Problem: Retype exactly the lines below, starting with the line that contains "Marc Jacobs BORSE A MANO Rosa" and ending with the last line; leave out any pictures.

Extracted entries:
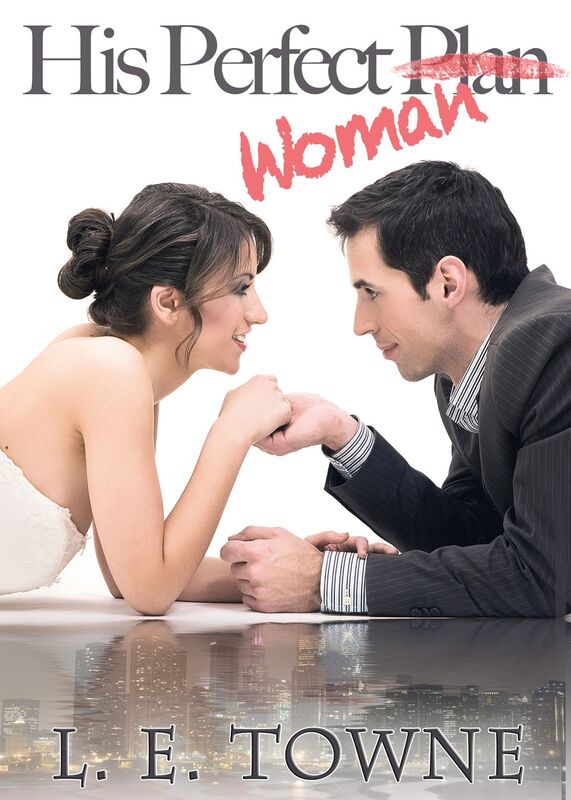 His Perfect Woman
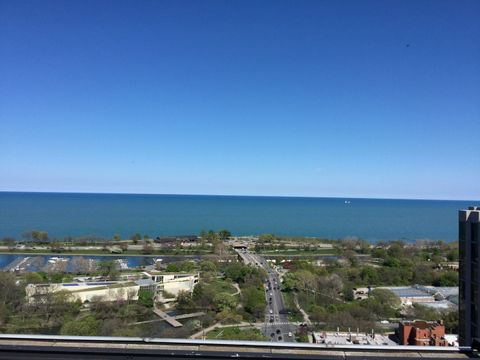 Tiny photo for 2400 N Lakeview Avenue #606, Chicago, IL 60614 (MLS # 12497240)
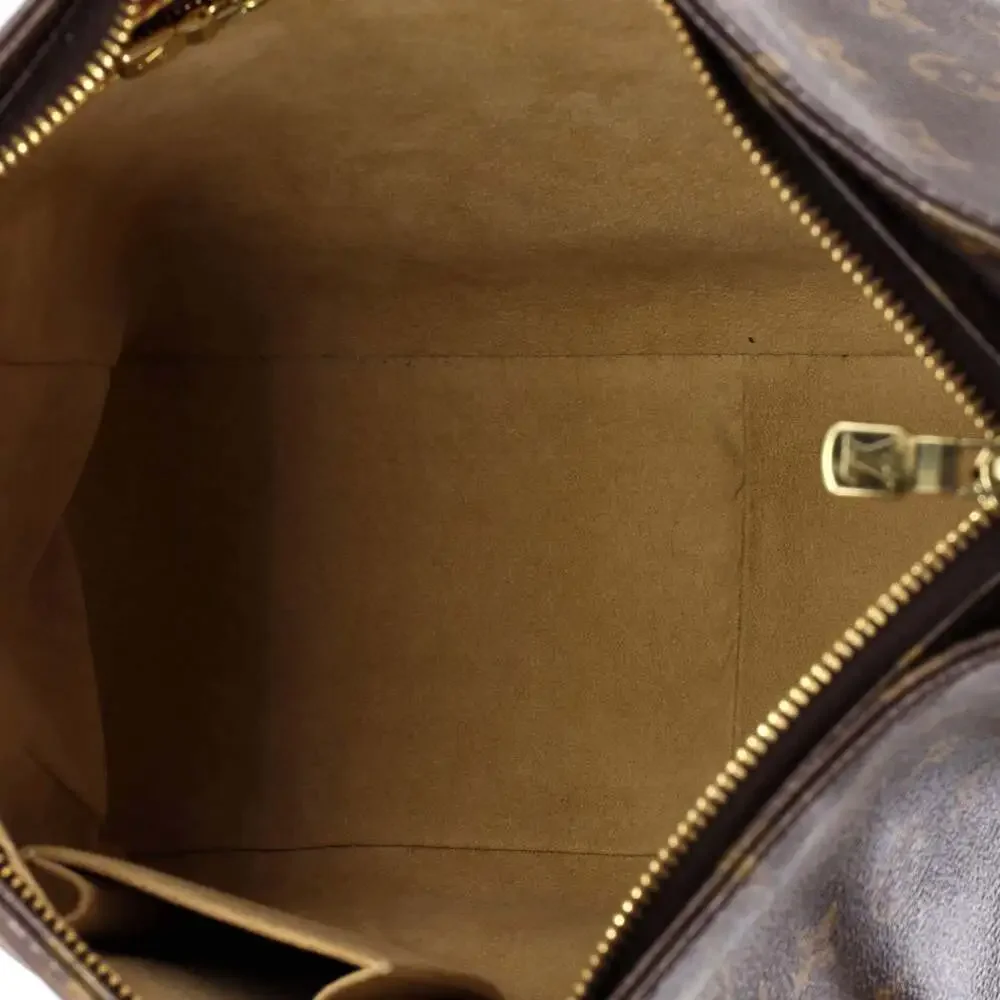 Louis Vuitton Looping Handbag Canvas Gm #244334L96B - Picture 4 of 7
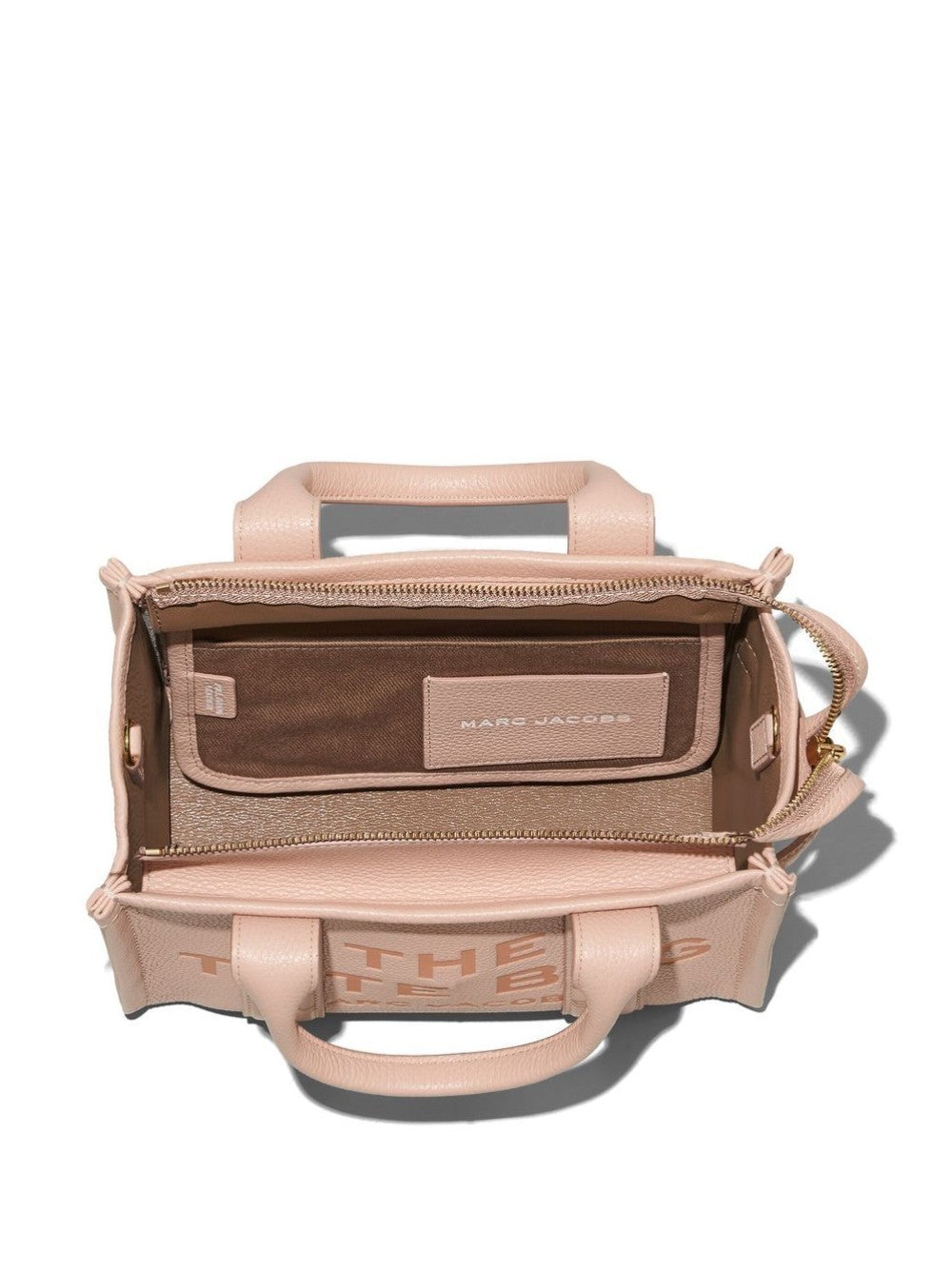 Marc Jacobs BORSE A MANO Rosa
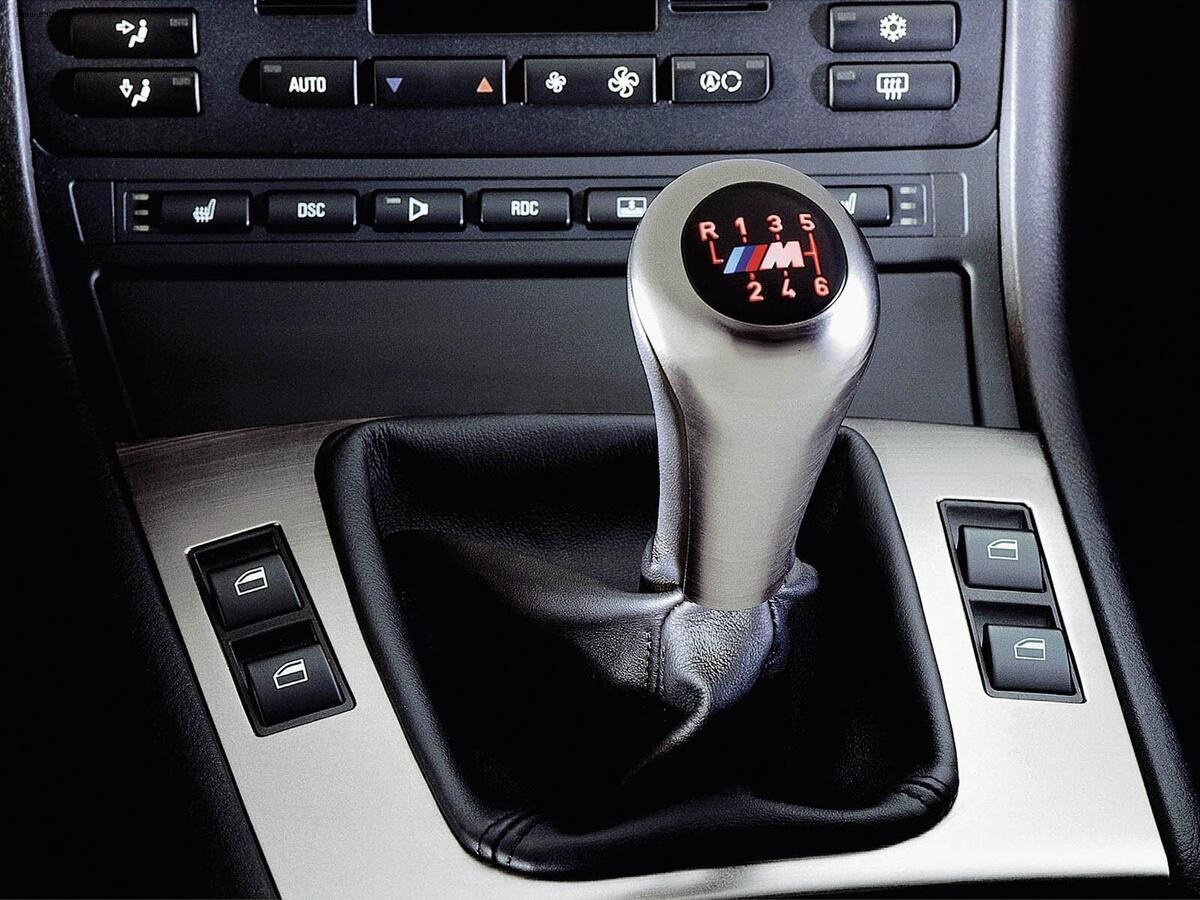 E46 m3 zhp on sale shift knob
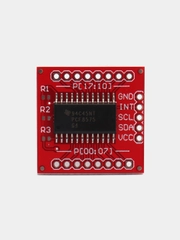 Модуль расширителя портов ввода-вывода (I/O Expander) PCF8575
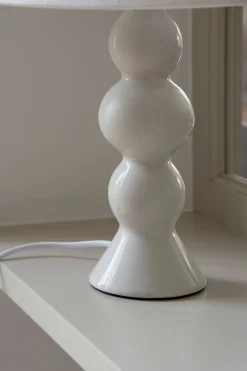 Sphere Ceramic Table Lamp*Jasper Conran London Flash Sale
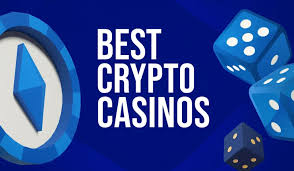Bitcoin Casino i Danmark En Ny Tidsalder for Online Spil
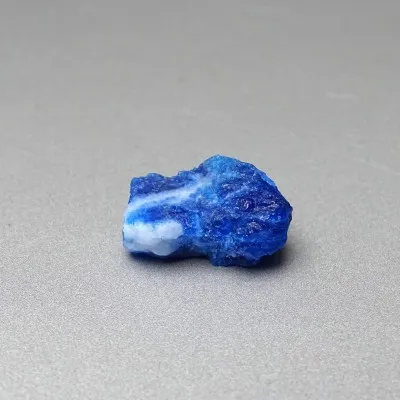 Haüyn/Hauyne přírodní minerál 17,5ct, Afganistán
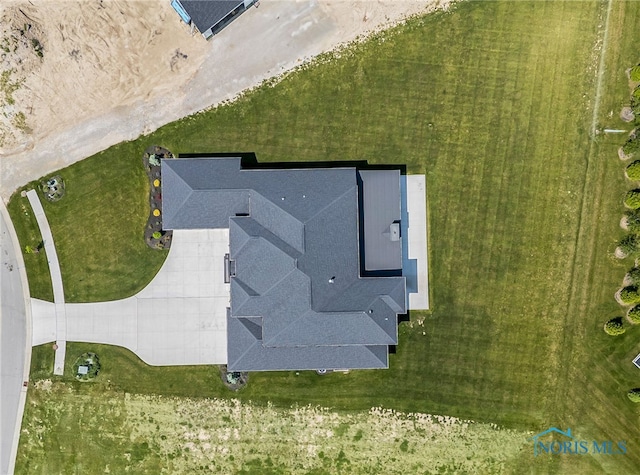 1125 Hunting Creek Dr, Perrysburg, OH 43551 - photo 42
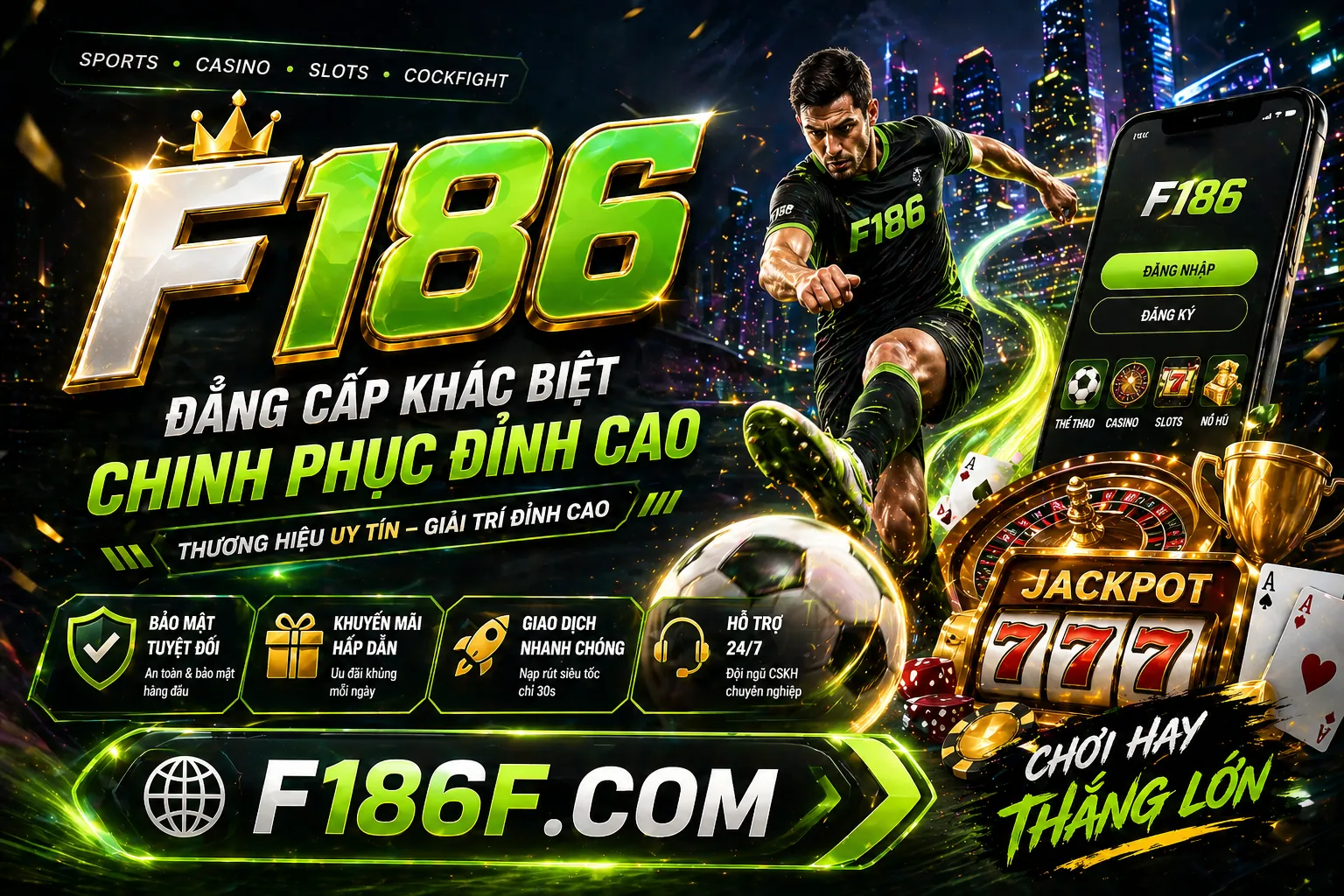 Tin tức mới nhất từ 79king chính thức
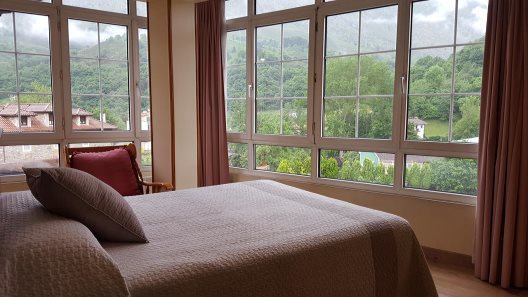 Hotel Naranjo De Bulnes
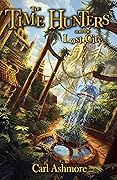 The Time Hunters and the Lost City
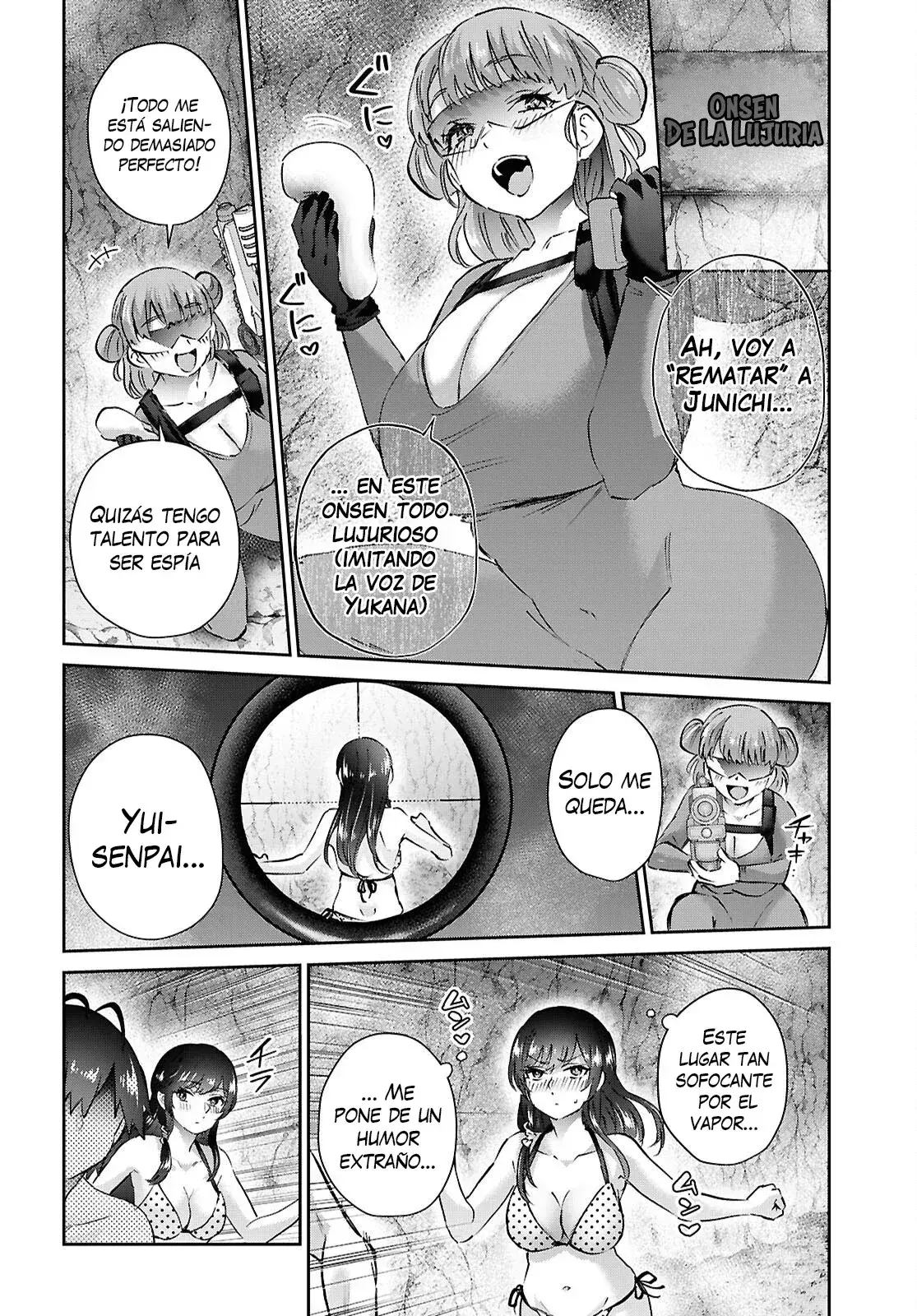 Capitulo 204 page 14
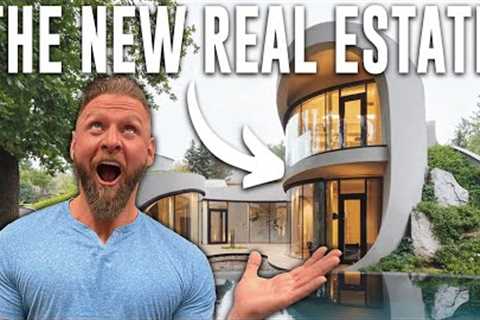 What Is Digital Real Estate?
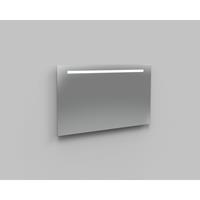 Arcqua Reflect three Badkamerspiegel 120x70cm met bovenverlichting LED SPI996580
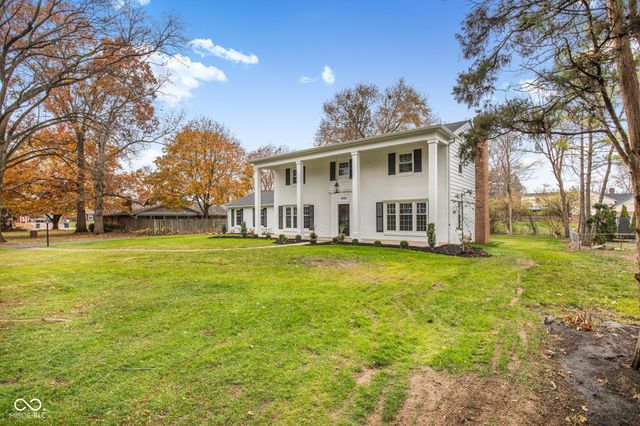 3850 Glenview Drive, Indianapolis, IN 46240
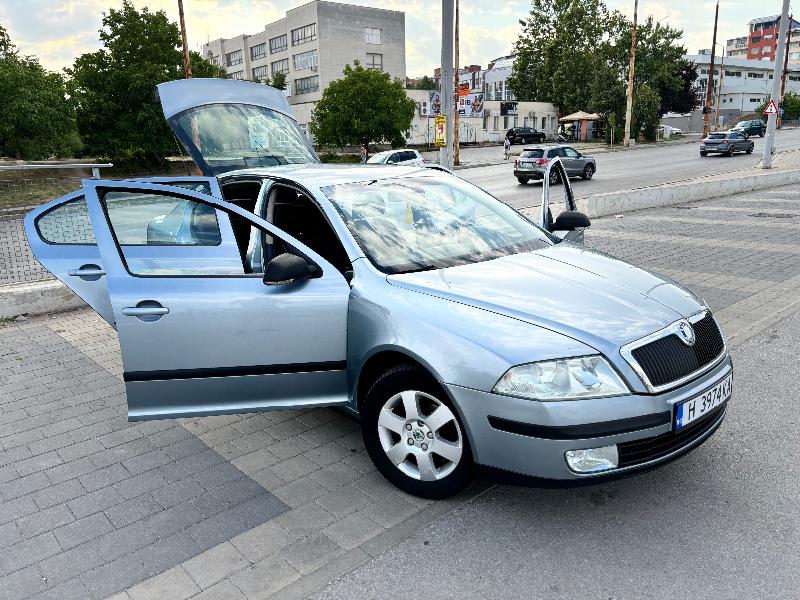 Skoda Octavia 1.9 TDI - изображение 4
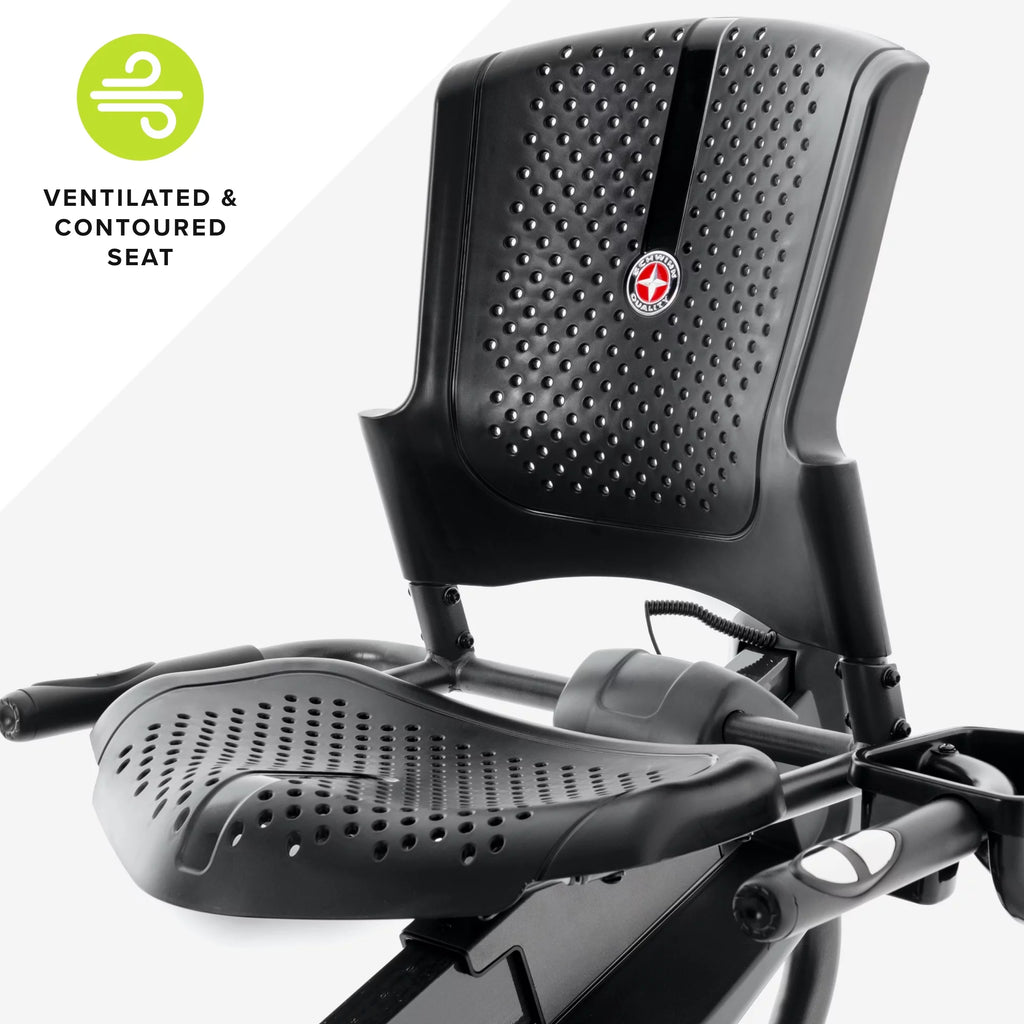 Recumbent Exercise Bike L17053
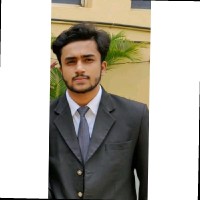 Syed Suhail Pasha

Response area:
 Marc Jacobs BORSE A MANO Rosa
 E46 m3 zhp on sale shift knob
 Модуль расширителя портов ввода-вывода (I/O Expander) PCF8575
 Sphere Ceramic Table Lamp*Jasper Conran London Flash Sale
Bitcoin Casino i Danmark En Ny Tidsalder for Online Spil
 Haüyn/Hauyne přírodní minerál 17,5ct, Afganistán
 1125 Hunting Creek Dr, Perrysburg, OH 43551 - photo 42
 Tin tức mới nhất từ 79king chính thức
 Hotel Naranjo De Bulnes
 The Time Hunters and the Lost City
 Capitulo 204 page 14
 What Is Digital Real Estate?
 Arcqua Reflect three Badkamerspiegel 120x70cm met bovenverlichting LED SPI996580
 3850 Glenview Drive, Indianapolis, IN 46240
 Skoda Octavia 1.9 TDI - изображение 4
 Recumbent Exercise Bike L17053
 Syed Suhail Pasha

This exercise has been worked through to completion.